The Indic philosopher Siddhārtha Gautama exerted his influence upon the Mauryan Emperor Açoka after a Time-interval of more than two centuries, if the Buddha died in 487 B.C. and Açoka came to the throne in 273 B.C. But perhaps the most extraordinary example of this exertion of influence at long range is Confucius’s effect upon the minds and lives of the two [long-reigning] Manchu emperors K’ang Hsi [the Kangxi Emperor, regnabat 1661-1722] and [his successor but one] Ch’ien Lung [the Qianlong Emperor, regnabat 1735-96].

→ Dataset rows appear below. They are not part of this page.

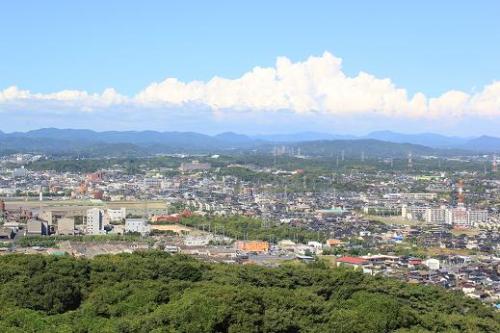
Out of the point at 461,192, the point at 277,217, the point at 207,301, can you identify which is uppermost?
the point at 207,301

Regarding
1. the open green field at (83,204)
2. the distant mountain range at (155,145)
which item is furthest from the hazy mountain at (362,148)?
the open green field at (83,204)

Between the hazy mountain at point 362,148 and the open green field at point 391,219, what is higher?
the hazy mountain at point 362,148

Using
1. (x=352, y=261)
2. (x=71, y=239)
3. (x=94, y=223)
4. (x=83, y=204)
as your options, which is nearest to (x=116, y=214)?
(x=94, y=223)

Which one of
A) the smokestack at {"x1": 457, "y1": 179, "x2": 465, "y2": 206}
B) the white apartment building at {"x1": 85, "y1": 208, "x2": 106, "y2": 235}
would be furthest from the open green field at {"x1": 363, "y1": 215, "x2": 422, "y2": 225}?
the white apartment building at {"x1": 85, "y1": 208, "x2": 106, "y2": 235}

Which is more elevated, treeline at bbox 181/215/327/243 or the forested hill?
the forested hill

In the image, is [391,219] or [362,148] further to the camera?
[362,148]

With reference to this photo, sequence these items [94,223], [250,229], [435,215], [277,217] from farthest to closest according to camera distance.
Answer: [435,215] → [277,217] → [94,223] → [250,229]

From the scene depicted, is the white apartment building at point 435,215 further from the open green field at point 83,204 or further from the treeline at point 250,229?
the open green field at point 83,204

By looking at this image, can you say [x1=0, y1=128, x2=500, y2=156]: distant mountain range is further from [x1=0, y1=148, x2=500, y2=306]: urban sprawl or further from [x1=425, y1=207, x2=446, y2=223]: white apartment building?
[x1=425, y1=207, x2=446, y2=223]: white apartment building

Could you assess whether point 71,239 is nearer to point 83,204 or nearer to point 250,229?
point 250,229
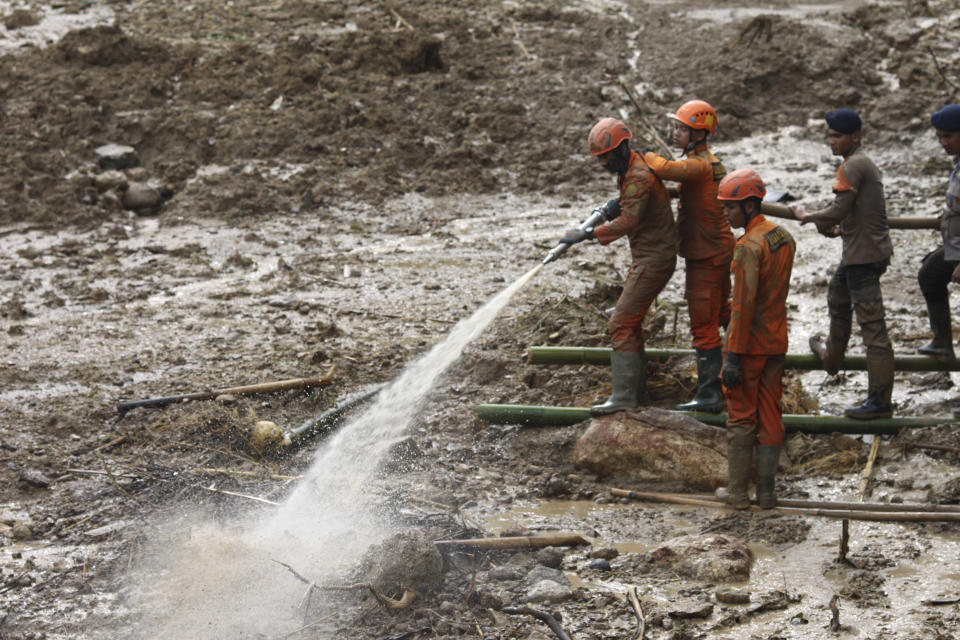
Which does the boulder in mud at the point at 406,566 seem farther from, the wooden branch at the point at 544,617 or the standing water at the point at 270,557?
the wooden branch at the point at 544,617

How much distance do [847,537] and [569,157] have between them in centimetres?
888

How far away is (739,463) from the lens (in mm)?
5762

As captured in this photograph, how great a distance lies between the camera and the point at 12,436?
23.1ft

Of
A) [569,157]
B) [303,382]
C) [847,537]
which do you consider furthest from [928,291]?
[569,157]

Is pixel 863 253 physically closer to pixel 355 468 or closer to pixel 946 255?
pixel 946 255

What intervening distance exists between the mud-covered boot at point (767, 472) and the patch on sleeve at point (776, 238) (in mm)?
1148

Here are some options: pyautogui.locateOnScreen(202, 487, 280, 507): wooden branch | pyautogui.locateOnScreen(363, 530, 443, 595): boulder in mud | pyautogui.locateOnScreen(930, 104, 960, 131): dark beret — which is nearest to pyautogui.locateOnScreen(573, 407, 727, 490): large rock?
pyautogui.locateOnScreen(363, 530, 443, 595): boulder in mud

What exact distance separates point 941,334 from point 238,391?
4928 mm

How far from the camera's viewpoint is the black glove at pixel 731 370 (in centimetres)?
558

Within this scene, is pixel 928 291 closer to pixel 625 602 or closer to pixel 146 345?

The first of these two Confucian princes did not begin to reign until more than two thousand years had passed since his mentor’s death; the Far Eastern Society into which K’ang Hsi was born was sundered from the Sinic Society, in whose bosom Confucius himself had lived and taught, by a social interregnum which deepened the gulf dug by Time; and K’ang Hsi himself was not even a native-born son of the Far Eastern Civilization, but was a cultural convert from a horde of recently installed barbarian conquerors. The influence of Confucius upon K’ang Hsi was a brilliant posthumous consolation prize for the disappointment, in Confucius’s own lifetime, of the hopes of a Sinic sage whose offers of service had been rejected by the Sinic princes of the day; and this posthumous reversal of fortune was as ironic as it was extreme, for, in offering himself in the role of mentor, the Sinic sage had not just been making a half-hearted compromise with an importunate conscience in the manner of his Hellenic and Indic counterparts. In Confucius’s eyes the role which Confucius never succeeded in playing effectively until long after his death was no grudgingly paid debt to the ineradicable human nature of the social animal under the sage’s cloak: it was for him the only role in which a philosopher could properly follow his spiritual calling. [Footnote: In Confucius’s view the ultimate purpose of self-cultivation, which was the Superior Person’s first duty, was the purification of his neighbour and of the entire community. Confucius thought of himself, not as a happily detached sage, but as an unfortunately unemployed man of action (see Maspero, H.: La Chine Antique (Paris 1927, Boccard), pp. 466-7 and 543).]